Without asking for an invitation he took a seat.  The room was far too crowded now; even with Emma perched on a desk and Logan leaning in the doorway so he could smoke his cigar.  Hotch frowned at the newcomers, but didn’t tell them to leave. 

JJ glared at him.  “You’re letting the mutant vigilantes stay?” she hissed.

Hotch ignored her and glanced toward the front of the room.  “Emily?  You seemed to be ready to lead on this one.”

Emily glanced over at Emma who looked pointedly disinterested.  “Okay,” she shrugged.  “The suspect is a white male between 18 and 25.  He is a mutant, with power over heat.  His hands and possibly his breath reach temperatures of over 212 degrees.  His victims are always couples, one mutant, and one human.  The amount of time between each kill suggests that he is a rational psychopath, and escalation is unlikely.  But the fact that he tortures his victims before killing them, particularly the mutants, indicates that he is acting out his sadistic impulses.  Although most of his murders involve obvious mutants, the murder of Sandy Tate, suggests that he is a local, or at least has been in the area long enough to be trusted with the gossip.”

“But Sandy wasn’t a mutant,” said the youngest officer.

“You said it yourself,” interjected Morgan.  “Everyone was happy around her.”

“But-“

The blue furry man stood up.  “Haven’t you run genetic tests on the bodies?”

The lieutenant frowned.  “We don’t have a local lab.  Things have to be sent to Salt Lake City.  Since we knew pretty much all the victims, we didn’t think DNA testing would be necessary.  And full out genetic scanning is against protocol.”

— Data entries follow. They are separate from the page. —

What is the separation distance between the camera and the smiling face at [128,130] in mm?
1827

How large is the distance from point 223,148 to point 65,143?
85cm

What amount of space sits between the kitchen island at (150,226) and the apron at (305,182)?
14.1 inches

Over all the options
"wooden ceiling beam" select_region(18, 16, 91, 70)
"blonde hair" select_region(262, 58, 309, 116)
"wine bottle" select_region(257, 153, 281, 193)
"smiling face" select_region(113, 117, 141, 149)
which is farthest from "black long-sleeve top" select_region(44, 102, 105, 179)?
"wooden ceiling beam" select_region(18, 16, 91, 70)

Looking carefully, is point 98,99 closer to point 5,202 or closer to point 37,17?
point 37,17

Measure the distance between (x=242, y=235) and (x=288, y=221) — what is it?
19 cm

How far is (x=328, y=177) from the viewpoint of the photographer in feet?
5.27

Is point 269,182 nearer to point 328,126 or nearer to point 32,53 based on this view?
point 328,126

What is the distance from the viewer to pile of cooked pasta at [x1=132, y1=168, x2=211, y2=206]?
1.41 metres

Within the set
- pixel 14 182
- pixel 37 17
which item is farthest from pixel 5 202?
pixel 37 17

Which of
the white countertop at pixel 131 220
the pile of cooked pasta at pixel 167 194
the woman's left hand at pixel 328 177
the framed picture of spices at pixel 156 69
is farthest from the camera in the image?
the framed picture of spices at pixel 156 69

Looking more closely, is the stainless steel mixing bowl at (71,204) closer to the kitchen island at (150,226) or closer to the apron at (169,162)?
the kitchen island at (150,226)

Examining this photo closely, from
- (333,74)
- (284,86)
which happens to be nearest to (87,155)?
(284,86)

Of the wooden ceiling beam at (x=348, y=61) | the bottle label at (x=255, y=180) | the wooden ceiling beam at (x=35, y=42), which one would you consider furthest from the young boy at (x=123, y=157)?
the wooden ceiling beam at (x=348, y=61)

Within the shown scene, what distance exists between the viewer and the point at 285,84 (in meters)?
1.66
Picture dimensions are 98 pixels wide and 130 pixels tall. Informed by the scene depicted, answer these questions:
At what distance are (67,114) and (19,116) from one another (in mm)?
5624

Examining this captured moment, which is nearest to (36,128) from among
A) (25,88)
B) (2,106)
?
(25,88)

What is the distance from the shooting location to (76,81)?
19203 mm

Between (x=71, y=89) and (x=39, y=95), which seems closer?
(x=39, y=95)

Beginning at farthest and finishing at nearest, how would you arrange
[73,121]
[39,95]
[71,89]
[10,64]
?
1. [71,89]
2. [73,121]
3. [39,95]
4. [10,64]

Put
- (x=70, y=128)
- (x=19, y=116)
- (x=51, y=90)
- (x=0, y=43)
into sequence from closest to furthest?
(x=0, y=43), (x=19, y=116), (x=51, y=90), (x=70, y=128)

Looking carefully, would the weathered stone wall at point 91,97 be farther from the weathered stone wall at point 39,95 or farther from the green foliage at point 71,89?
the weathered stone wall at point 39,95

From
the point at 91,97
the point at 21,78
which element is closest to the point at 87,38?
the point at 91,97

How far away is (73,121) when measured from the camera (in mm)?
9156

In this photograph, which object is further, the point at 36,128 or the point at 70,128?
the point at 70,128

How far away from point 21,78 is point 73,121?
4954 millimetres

“If you let me have a sample, I could run a simple diagnostic in the Blackbird.”

“You have a genetics lab in your plane?” asked Reid, nearly slavering.

“Just the bare minimum of equipment.”

“Do you think I could…?” Reid glanced from Hotch to Beast and back.

“Chain of Evidence,” Hotch grunted, “Stay with Mr.….”

“McCoy.”

“Mr. McCoy here, and ensure his procedure is correct.”

Reid nearly skipped away in glee.

*            *            *

Sandy Tate was a mutant.  Pheromones was Dr. McCoy’s expert opinion.  The youngest officer was stunned.  Reid rhapsodized about the advanced equipment for ten minutes, and then went after Dr. McCoy to speak more in depth about theories of genetic behavior and other things only those two could understand.

The rest of the team, plus Jean who had volunteered to help out, went through census lists, narrowed down and emailed by Garcia, and interrogated the officers on their knowledge of the locals.  They were looking for not only the unsub, but also for potential future victims.  It felt very haphazard, and Emily felt Emma’s eyes boring critically into the back of her neck, asking if this was their usual method of hunting down perpetrators, because it didn’t compare with the hype.

<< Wears heavy gloves, >> popped into Emily’s head as they were asking about Henrick Smith.  She had to restrain herself from turning around.

<< What? >>

<< I thought you should know.  When that boy pictures him, he sees him wearing heavy gloves.  >>

<< He is a mechanic. >>

Emma managed to convey shrugging disdainfully by telepathy.